═══ Material for this task

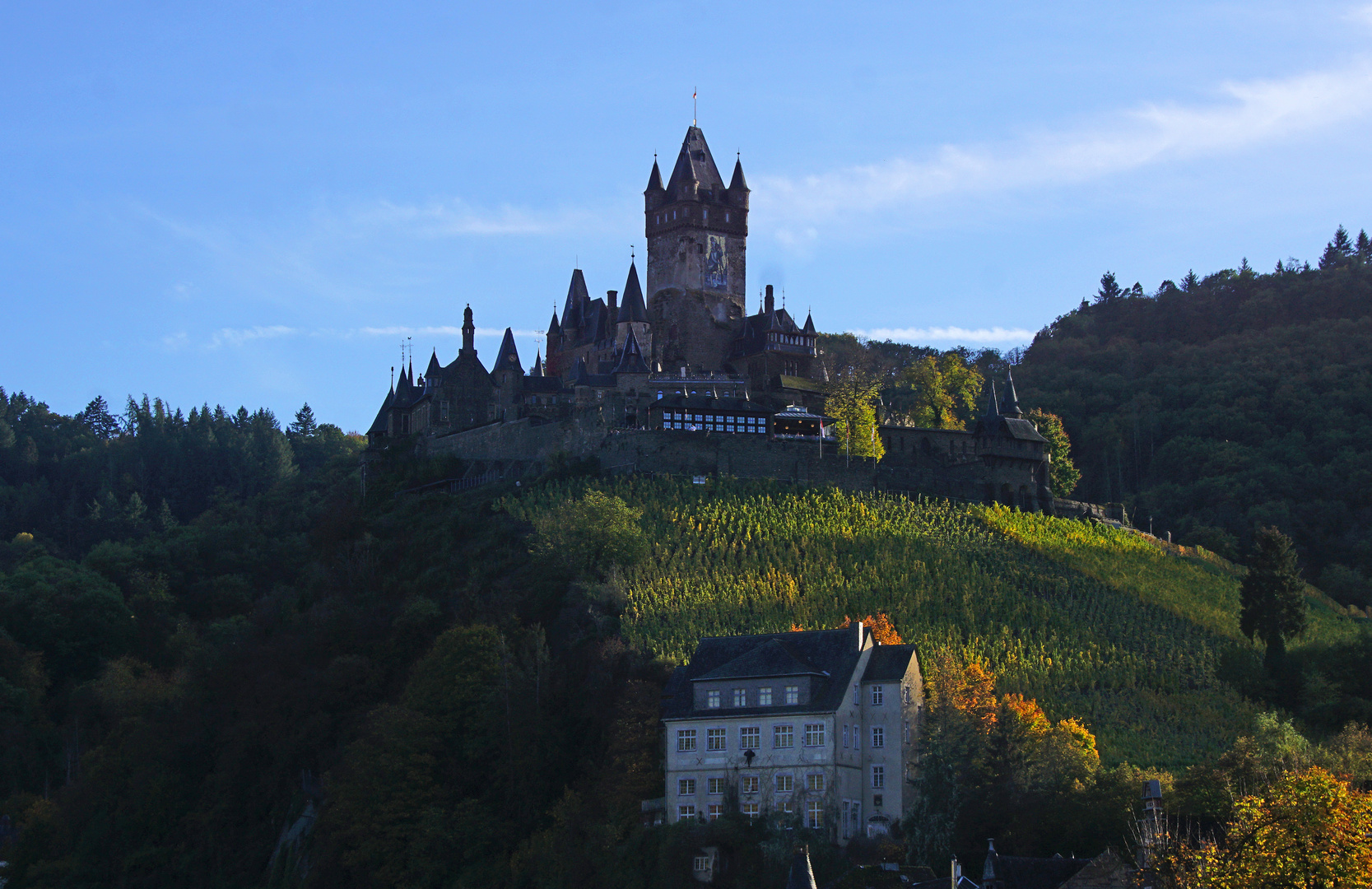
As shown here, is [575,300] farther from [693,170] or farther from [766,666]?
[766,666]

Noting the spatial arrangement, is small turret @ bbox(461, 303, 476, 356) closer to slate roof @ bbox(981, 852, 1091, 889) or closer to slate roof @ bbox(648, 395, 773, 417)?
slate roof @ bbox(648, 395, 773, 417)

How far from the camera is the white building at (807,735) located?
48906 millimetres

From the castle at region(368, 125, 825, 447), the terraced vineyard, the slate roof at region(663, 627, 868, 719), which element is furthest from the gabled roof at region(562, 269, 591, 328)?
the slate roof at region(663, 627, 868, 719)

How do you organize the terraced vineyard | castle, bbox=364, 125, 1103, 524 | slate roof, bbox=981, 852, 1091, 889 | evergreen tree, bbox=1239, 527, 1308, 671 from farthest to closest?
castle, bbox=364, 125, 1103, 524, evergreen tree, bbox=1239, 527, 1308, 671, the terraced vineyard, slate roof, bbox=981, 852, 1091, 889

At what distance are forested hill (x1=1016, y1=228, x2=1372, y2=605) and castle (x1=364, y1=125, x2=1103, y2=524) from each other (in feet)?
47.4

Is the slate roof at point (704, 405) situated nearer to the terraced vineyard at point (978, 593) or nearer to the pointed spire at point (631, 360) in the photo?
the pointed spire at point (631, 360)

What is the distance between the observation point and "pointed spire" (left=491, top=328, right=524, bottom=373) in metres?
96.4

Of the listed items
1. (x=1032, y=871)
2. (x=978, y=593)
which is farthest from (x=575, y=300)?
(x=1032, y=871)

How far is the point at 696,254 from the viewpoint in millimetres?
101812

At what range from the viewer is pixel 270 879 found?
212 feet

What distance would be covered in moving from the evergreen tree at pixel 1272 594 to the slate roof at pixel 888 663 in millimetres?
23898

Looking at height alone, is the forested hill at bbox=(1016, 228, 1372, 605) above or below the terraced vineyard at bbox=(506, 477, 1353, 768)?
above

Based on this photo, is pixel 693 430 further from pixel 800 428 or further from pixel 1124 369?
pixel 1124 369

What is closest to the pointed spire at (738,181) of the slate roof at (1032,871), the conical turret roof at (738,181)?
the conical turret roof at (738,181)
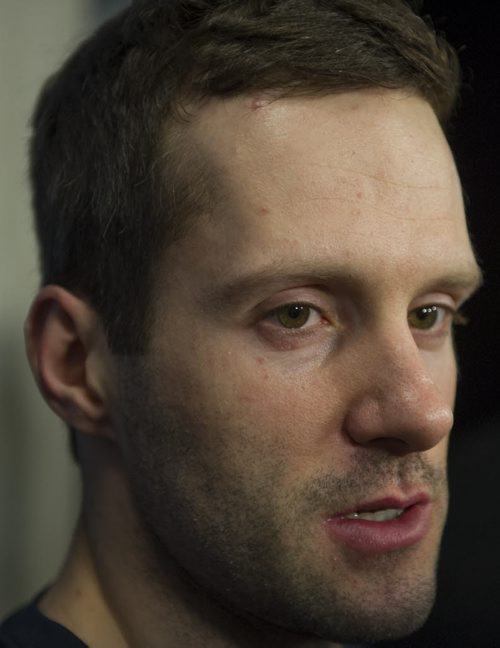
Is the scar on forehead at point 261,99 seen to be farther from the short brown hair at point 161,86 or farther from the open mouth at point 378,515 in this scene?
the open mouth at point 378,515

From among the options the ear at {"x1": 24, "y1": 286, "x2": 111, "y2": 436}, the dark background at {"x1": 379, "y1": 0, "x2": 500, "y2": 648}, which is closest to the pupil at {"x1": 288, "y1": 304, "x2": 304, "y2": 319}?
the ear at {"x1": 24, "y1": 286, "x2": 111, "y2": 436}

══════

What needs to be done: Output all the records, word for word, with no pictures in the copy.

The answer:
As shown here, is [575,300] farther from [693,170] or farther from [766,666]?
[766,666]

Noting the spatial arrangement, is small turret @ bbox(461, 303, 476, 356) closer to slate roof @ bbox(981, 852, 1091, 889) or closer to slate roof @ bbox(648, 395, 773, 417)?
slate roof @ bbox(648, 395, 773, 417)

How far from the camera is the white building at (807,735) located?
48906 millimetres

From the castle at region(368, 125, 825, 447), the terraced vineyard, the slate roof at region(663, 627, 868, 719), which element is furthest from the gabled roof at region(562, 269, 591, 328)?
the slate roof at region(663, 627, 868, 719)

How do you organize the terraced vineyard | castle, bbox=364, 125, 1103, 524 | slate roof, bbox=981, 852, 1091, 889 | evergreen tree, bbox=1239, 527, 1308, 671 from farthest to closest?
castle, bbox=364, 125, 1103, 524, evergreen tree, bbox=1239, 527, 1308, 671, the terraced vineyard, slate roof, bbox=981, 852, 1091, 889

At what distance are forested hill (x1=1016, y1=228, x2=1372, y2=605) and castle (x1=364, y1=125, x2=1103, y2=524) from each other (in feet)?
47.4

Is the slate roof at point (704, 405) situated nearer to the terraced vineyard at point (978, 593) or nearer to the pointed spire at point (631, 360) in the photo?
the pointed spire at point (631, 360)

What is the distance between the observation point and "pointed spire" (left=491, top=328, right=524, bottom=373) in metres?
96.4

Of the listed items
1. (x=1032, y=871)
2. (x=978, y=593)
which is farthest from (x=575, y=300)?
(x=1032, y=871)

How far is the point at 696,254 from the viewpoint in millimetres?
101812

At what range from the viewer is pixel 270 879 found?
212 feet

What distance would be covered in moving from the evergreen tree at pixel 1272 594 to the slate roof at pixel 888 663 in millimetres?
23898

Looking at height alone, is the forested hill at bbox=(1016, 228, 1372, 605) above or below the terraced vineyard at bbox=(506, 477, 1353, 768)?
above

Based on this photo, is pixel 693 430 further from pixel 800 428 or further from pixel 1124 369?
pixel 1124 369

What is closest to the pointed spire at (738,181) of the slate roof at (1032,871), the conical turret roof at (738,181)?
the conical turret roof at (738,181)
Is the scar on forehead at point 261,99 seen to be farther from the short brown hair at point 161,86 or farther from the open mouth at point 378,515 in this scene?
the open mouth at point 378,515

From among the options the ear at {"x1": 24, "y1": 286, "x2": 111, "y2": 436}, the dark background at {"x1": 379, "y1": 0, "x2": 500, "y2": 648}, which is closest to the pupil at {"x1": 288, "y1": 304, "x2": 304, "y2": 319}?
the ear at {"x1": 24, "y1": 286, "x2": 111, "y2": 436}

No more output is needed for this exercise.